Regarding the visibility of female artists: we discern a hopeful difference in relation to the 1960s and 1970s. More leading international museums than ever are now willing to mount solo exhibitions of women’s work. The Prado (Madrid), the Royal Museum of Fine Arts (Antwerp), the Metropolitan Museum of Art (New York), the National Gallery of Canada (Ottawa), the Grand Palais (Paris), Musée D’Orsay (Paris), and the National Gallery (London) all recently organized a series of solo exhibitions in the period 2016–2021. The women artists featured were Clara Peeters, Elisabeth Vigée Le Brun, Berthe Morisot, and the Italian Renaissance painter Artemisia Gentileschi. All were artists whose work had been shown at the exhibition Women Artists: 1550-1950 in Los Angeles back in 1976, as recorded in the accompanying catalog (used copies of which are still obtainable).

Thérèse Schwartze has also re-emerged into the light of day: in 2019 her work was shown at the Museu de Arte de Sao Paulo (Sao Paulo) and the Van Gogh Museum in Amsterdam. A solo exhibition is planned in 2021/2022 at Museum Paul Tetar van Elven in Delft – always assuming the pandemic does not throw a spanner in the works. We recall that the Spanish Flu almost prevented women from obtaining the right to vote in the United States in 1918, when the prominent American suffragette Carrie Chapman lay critically ill from the deadly virus in New York. Her entire campaign was banned amid a general prohibition on assembly. Paradoxically, women’s suffrage nonetheless acquired a decisive push from the second great disaster of that age. In the First World War, the Spanish Flu sowed death in the trenches, and by 1918, the indispensability of women as a workforce was beyond dispute. That was crucial to obtaining the necessary support for women’s suffrage in the USA in 1920. And ironically, Thérèse Schwartze’s death in 1918 was most likely caused precisely by the Spanish Flu.

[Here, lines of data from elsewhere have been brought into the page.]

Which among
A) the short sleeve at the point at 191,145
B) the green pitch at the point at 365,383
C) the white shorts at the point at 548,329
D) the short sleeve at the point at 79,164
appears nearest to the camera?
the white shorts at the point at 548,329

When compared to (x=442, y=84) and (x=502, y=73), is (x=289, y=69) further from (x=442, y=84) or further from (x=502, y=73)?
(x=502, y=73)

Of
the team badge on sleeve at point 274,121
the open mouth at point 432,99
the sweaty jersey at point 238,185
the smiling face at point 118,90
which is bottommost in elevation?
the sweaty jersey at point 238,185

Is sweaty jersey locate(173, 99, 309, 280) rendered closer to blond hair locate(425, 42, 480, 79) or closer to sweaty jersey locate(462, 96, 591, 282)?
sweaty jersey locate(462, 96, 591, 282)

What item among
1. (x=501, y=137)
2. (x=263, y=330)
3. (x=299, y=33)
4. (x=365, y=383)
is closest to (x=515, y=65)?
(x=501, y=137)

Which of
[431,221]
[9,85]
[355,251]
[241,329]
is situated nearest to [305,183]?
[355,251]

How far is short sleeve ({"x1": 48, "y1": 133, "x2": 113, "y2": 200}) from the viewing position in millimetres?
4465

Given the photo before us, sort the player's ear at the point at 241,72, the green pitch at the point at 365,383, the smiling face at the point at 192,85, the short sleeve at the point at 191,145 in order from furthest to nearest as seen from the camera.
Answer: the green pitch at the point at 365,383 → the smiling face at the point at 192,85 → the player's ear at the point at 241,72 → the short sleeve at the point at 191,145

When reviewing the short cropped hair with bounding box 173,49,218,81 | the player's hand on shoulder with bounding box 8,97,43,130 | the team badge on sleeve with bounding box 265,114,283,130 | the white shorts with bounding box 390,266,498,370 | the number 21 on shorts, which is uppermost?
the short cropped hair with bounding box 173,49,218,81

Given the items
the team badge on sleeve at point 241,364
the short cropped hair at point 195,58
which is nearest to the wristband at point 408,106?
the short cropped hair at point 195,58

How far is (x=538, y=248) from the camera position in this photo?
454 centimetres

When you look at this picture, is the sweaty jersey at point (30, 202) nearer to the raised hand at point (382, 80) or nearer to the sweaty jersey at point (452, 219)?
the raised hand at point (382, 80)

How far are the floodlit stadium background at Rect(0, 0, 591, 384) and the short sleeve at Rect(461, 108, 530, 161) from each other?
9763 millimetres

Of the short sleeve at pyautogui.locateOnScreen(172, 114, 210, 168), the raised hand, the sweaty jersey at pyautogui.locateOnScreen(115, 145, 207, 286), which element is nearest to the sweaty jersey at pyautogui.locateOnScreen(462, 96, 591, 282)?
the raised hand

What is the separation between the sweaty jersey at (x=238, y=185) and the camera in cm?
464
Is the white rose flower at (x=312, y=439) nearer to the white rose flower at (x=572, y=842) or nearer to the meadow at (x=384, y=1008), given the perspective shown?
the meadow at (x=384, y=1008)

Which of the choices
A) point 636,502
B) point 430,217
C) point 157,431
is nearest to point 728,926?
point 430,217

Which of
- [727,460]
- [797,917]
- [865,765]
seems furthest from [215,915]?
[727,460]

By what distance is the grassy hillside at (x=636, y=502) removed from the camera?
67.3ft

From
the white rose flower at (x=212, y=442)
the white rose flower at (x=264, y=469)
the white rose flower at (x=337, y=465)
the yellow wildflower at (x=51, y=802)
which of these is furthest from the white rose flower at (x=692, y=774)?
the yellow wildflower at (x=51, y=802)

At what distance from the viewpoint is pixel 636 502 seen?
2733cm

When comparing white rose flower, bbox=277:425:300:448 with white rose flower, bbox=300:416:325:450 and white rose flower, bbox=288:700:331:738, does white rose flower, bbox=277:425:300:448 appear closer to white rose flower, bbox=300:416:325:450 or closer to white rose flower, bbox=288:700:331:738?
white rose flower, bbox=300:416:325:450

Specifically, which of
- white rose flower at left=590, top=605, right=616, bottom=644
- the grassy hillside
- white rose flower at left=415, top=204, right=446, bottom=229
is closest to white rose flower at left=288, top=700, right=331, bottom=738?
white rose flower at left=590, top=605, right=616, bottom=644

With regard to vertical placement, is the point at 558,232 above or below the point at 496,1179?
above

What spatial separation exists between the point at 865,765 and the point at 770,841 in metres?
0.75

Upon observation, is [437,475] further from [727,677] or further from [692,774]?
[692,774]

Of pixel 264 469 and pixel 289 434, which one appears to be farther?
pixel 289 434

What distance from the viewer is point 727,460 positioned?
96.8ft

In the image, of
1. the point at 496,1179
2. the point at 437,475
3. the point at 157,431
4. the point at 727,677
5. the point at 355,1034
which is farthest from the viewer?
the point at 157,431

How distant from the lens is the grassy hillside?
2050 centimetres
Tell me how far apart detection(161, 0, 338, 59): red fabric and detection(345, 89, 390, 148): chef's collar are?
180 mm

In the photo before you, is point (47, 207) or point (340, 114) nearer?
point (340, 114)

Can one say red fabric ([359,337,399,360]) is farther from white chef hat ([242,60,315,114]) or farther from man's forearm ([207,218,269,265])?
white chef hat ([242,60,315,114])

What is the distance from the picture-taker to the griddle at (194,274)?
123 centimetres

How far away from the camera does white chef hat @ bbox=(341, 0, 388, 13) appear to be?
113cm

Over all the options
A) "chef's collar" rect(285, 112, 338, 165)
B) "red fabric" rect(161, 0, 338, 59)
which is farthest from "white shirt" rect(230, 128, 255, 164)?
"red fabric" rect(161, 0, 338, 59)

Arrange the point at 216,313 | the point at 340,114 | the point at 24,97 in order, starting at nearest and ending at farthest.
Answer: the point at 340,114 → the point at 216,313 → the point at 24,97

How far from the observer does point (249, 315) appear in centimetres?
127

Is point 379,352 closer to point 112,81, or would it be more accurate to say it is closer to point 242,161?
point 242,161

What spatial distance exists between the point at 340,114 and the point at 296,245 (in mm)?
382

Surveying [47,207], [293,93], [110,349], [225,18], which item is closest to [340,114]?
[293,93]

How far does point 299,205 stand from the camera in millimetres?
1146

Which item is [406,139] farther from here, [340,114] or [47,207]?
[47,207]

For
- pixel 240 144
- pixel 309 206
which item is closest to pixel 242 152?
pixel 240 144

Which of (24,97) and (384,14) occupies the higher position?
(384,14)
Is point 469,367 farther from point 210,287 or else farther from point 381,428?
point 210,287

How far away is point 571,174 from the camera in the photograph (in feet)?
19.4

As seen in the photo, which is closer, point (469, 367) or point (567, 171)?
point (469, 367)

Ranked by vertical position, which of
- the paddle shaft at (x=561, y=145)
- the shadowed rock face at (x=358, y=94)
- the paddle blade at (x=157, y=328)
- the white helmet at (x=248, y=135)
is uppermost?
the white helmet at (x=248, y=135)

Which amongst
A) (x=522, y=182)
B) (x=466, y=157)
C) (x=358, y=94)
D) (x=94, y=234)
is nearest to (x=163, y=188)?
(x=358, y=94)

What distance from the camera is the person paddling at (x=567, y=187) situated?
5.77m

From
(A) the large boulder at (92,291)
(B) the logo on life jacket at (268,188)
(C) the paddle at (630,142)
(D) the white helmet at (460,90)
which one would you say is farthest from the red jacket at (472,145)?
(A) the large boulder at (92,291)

Pandemics can bring the world to a standstill, but they can also be an impetus for change. This book will help to immortalize the visibility of female artists. And it is to be hoped that this time, Schwartze and other notable women artists will not suffer another half-century of obscurity.

Cora Hollema
May 2021


Cora Hollema

Cora Hollema with Portrait of Lizzy Ansingh, expo MASP, Sao Paulo 2019

Cora Hollema (1948) holds a master’s degree in sociology and wrote her master’s thesis on a
contemporary of Schwartze, the Dutch-Norwegian marine painter Betzy Berg (1850-1922). She works as a freelance writer and has curated numerous exhibitions, including Schwartze show’s at Slot Zeist (1989/1990) and Museum Paul Tetar van Elven in Delft (2021/2022
www.tetar.nl)
Facebook – Cora Hollema

Pieternel Kouwenhoven

Co-author Pieternel Kouwenhoven (1962) holds master’s degrees in art history and law. She wrote her master’s thesis on Thérèse Schwartze (1989). The treasure trove of information she collected would prove indispensable to Hollema’s of Schwartze’s life and work.